Text shown:
- 20 Sep 2018
The International Council of Education Advisers (ICEA) published its formal report on 26 June 2018. The Scottish Government’s response to the recommendations of the Report is set out below.
Consider how the current policies aimed at improving the education system, and those in the future, support the full aspirations of Curriculum for Excellence (CfE) so that young people in Scotland can continue to fulfil their potential.
The Scottish Government accepts this recommendation. We recognise the need to retain and ensure clarity in relation to the vision and holistic approach of CfE. We will continue to place this at the heart of all we do in the development and delivery of education policy to ensure that we deliver the aspiration for all young people that they should be successful learners, confident individuals, responsible citizens, and effective contributors.
Develop the skills and attributes of the 4 capacities of CfE - successful learners, confident individuals, responsible citizens, effective contributors - and pursue them alongside the important National Improvement Framework (NIF) priorities.
The Scottish Government accepts this recommendation. CfE remains at the heart of the Scottish education system, and we will ensure that the specific improvement activity in the NIF and Improvement Plan 2019 places greater emphasis on continuing to enhance the effective delivery of CfE and the importance of the 4 capacities.
Consider how improvement in the health and wellbeing of young people is defined, gauged, and evaluated so any progress can be clearly established and validated with any negative effects avoided.
The Scottish Government accepts this recommendation. We are moving forward with plans to introduce a brand new Health and Wellbeing Census, covering children from late primary through to secondary schools, starting in the 2019/20 academic year. This Census will cover all aspects of Health and Wellbeing for children and young people, which is defined in Scotland by the SHANARRI indicators of wellbeing (Safe, Healthy, Achieving, Nurtured, Active, Respected, Responsible and Included) that are an integral part of the GIRFEC model.
Continue the work being taken forward as a result of the Attainment Scotland Fund, to ensure that it is sustained within the system. In addition, examples of how it is being used most effectively, within schools in different settings, should be captured to share as important additional guidance to schools.

Spatial reasoning dataset excerpts:

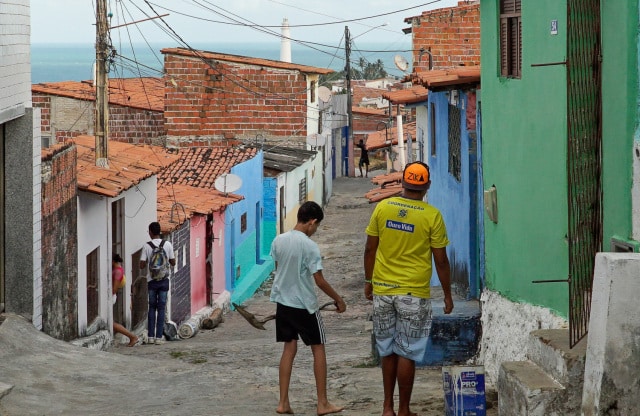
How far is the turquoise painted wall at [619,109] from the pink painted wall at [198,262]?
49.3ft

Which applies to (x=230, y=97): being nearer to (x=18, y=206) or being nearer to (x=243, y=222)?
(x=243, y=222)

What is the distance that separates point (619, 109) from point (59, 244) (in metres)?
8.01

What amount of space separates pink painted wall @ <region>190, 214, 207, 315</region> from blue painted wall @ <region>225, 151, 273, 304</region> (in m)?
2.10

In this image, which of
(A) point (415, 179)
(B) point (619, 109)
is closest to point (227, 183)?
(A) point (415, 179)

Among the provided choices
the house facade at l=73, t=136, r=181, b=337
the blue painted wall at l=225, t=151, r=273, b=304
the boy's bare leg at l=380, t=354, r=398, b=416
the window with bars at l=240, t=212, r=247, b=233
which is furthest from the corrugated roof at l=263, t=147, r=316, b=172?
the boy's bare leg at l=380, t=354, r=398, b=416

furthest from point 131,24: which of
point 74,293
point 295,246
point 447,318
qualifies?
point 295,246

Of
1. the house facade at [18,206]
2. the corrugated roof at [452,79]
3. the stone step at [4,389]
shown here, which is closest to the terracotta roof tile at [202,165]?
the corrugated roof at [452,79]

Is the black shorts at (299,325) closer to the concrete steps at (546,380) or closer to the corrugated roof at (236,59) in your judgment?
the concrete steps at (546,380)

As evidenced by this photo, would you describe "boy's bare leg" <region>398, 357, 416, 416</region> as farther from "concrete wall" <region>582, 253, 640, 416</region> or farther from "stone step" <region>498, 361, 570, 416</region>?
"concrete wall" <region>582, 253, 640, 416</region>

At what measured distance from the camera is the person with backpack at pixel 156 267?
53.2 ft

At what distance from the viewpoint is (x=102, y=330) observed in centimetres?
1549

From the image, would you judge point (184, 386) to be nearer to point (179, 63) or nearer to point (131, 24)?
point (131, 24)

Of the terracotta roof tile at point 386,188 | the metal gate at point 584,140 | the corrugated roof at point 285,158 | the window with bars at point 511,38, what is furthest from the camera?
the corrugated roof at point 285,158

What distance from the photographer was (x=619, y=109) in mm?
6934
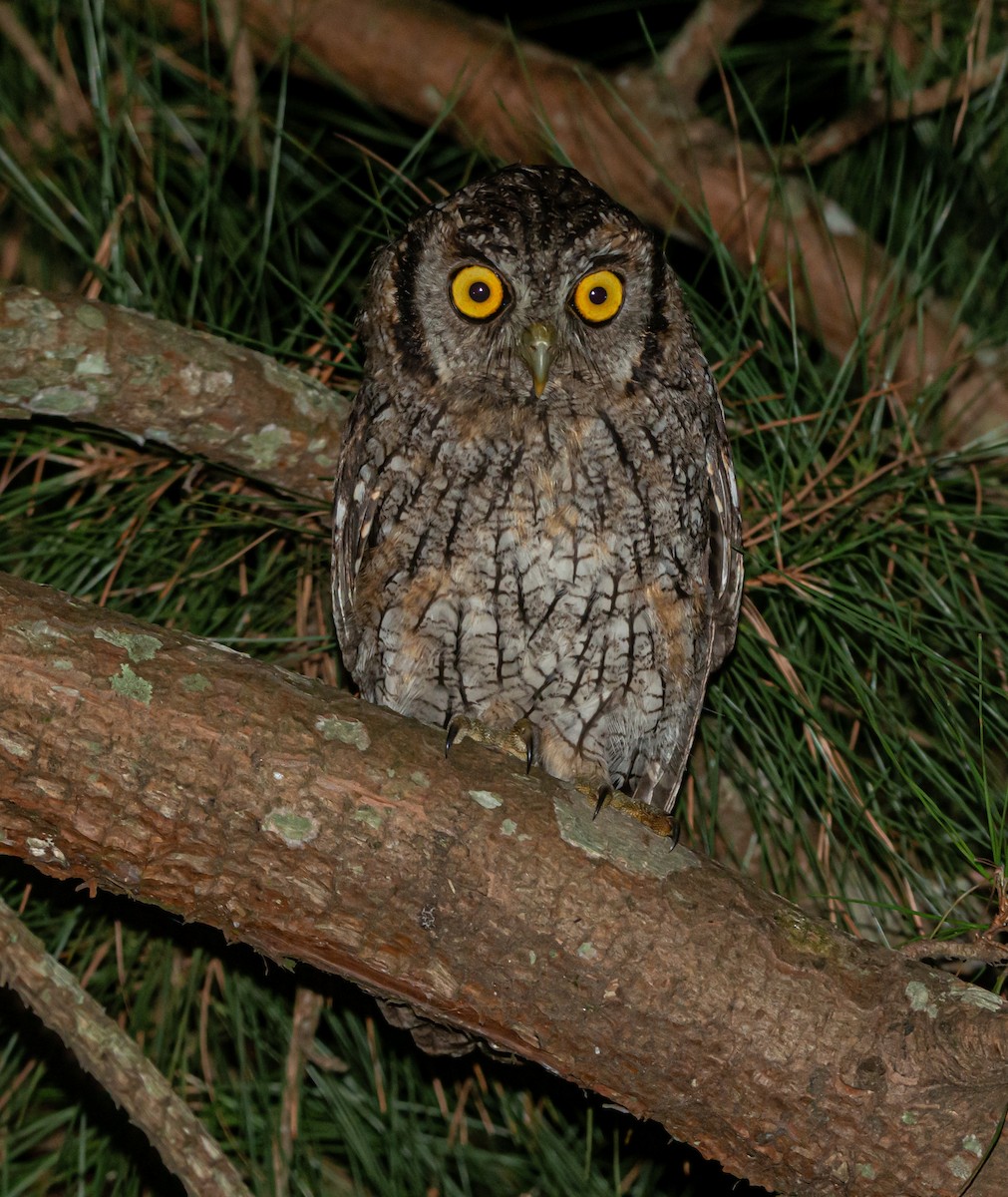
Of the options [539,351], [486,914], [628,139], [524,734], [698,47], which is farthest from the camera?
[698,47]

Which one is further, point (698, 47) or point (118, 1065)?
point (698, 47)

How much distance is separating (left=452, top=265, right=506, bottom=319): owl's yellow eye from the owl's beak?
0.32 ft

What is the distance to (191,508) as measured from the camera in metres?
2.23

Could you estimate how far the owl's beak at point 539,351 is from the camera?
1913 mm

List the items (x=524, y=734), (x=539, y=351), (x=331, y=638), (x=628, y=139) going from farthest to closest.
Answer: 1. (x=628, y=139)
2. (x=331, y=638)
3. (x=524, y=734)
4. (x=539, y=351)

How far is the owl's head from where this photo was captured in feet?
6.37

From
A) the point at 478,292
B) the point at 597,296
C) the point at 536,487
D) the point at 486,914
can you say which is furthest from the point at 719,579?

List of tasks:
1/ Copy the government response starting with "- 20 Sep 2018" and going on through "fulfil their potential.", swapping "formal report" out for "official report".
2/ According to the government response, on what date did the International Council of Education Advisers publish its formal report?
3/ List the SHANARRI indicators of wellbeing named in the government response.
Rely only on the government response, not on the records.

Solutions for each task:
1/
- 20 Sep 2018
The International Council of Education Advisers (ICEA) published its official report on 26 June 2018. The Scottish Government’s response to the recommendations of the Report is set out below.
Consider how the current policies aimed at improving the education system, and those in the future, support the full aspirations of Curriculum for Excellence (CfE) so that young people in Scotland can continue to fulfil their potential.

2/ 26 June 2018

3/ Safe, Healthy, Achieving, Nurtured, Active, Respected, Responsible, Included